◆ TEXT BLOCK
Origins/Coalition Panel

Availability: Only 1 available

Red Cedar wood, Acrylic paint

This painting is my theory of the evolution of the Pacific Northwest Coast (PNC) OVOID. In 1874 a native informant told James G. Swan that the eyespots on the wings of a young BAGWANA (skate fish) is the original source of the OVOID. However, its eyespots are a solid circle with a fine line surrounding them.

So from that circular format the OVOID must have evolved into a more elongated and rectangular shape. The HULL-CHEY-NAUCH (orca) has solid white eyespots; some of which do resemble the elongated shape of an OVOID.

So to imply that connection, the BAGWANA’s tail is close to the HULL-CHEY-NAUCH’s blowhole.

The perimeter of an eye socket of a human CHAACH-JOO-WA-QIA (human skull) has a squarish, elongated shape that is very close to the shape of a archaic OVOID. In the olden days dead people were put in a GUH-YO-JEELTH (bentwood box). These GUH-YO-JEELTH were then put up in a tree. Eventually it rotted away and everything fell to the ground — leaving the skeleton exposed, including the CHAACH-JOO-WA-QIA.

◆ WRITTEN TASK
Please resume the text on the origins of the ovoid from the point where it stops. The rows have no connection to the text on the origins of the ovoid.

◆ RAW DATA
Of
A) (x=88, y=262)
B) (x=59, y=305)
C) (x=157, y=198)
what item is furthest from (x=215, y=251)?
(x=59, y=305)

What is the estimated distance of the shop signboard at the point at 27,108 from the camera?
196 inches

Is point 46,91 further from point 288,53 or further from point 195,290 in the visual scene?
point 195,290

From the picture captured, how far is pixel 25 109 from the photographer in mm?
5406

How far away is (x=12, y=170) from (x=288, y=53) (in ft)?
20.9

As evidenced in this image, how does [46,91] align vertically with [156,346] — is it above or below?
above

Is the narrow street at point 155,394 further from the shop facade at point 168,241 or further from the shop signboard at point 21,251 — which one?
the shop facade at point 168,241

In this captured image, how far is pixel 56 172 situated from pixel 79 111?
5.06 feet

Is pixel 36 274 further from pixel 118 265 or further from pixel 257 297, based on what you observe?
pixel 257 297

==

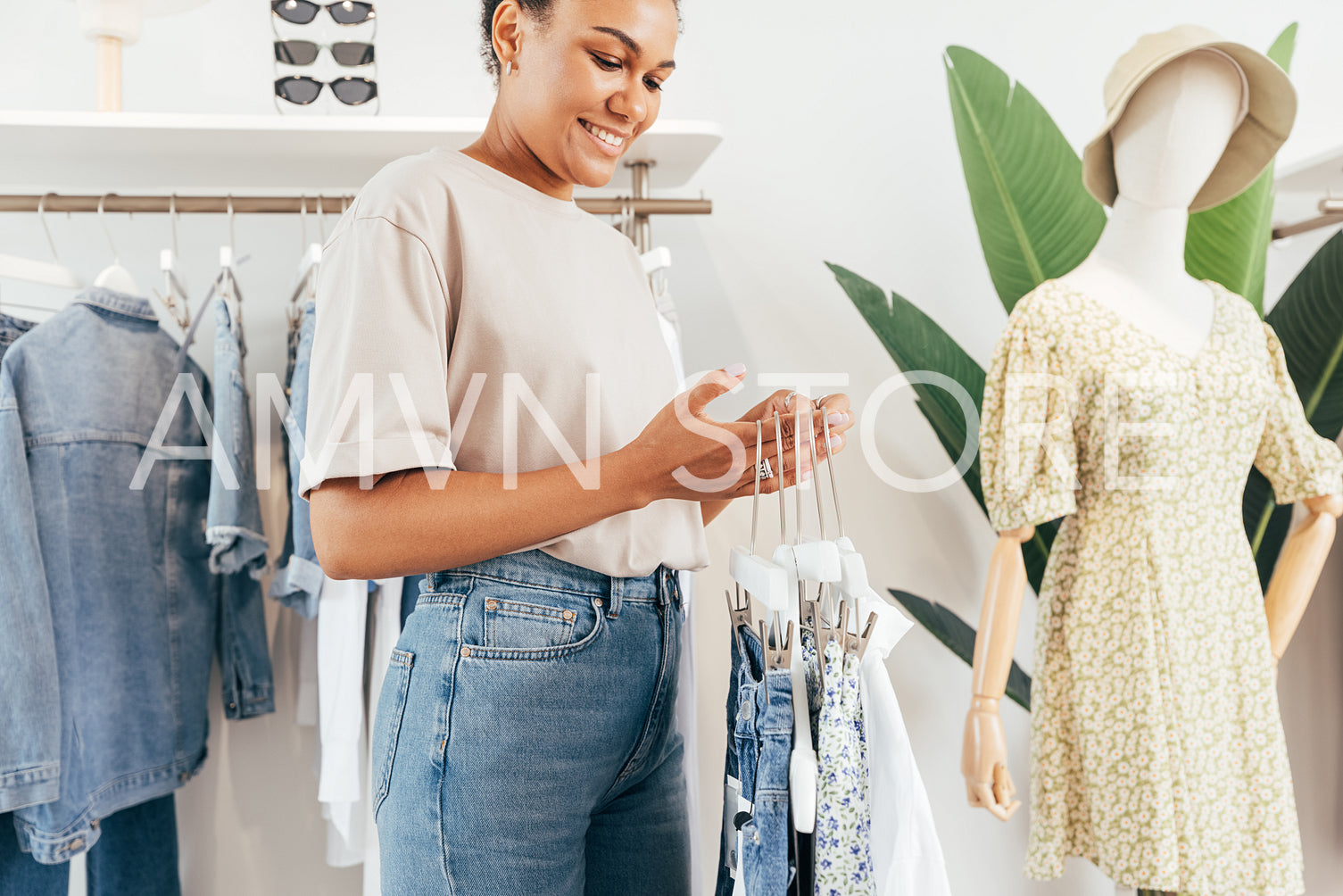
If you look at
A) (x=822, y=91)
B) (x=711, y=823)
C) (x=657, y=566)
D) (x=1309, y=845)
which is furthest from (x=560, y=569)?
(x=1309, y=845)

◆ RESPONSE TO THIS EXERCISE
So a GUH-YO-JEELTH with a painted CHAACH-JOO-WA-QIA is beside the BAGWANA. On the GUH-YO-JEELTH’s lid is a series of OVOIDS showing the progression: circular, archaic and the classic OVOID. The classic OVOID has a upward bending bottom which differs from the flatter bottom of the archaic OVOID.

It required a human mind to put all these influences together, so on the bottom, below the HULL-CHEY-NAUCH, is a human hand — representing that long-ago PNC artist who first put everything together; allowing a long lineage of artists to follow the PNC art style.

Lyle Wilson 2024

 

36 x 21 x 1.5" (91.44 x 53.34 x 3.81cm)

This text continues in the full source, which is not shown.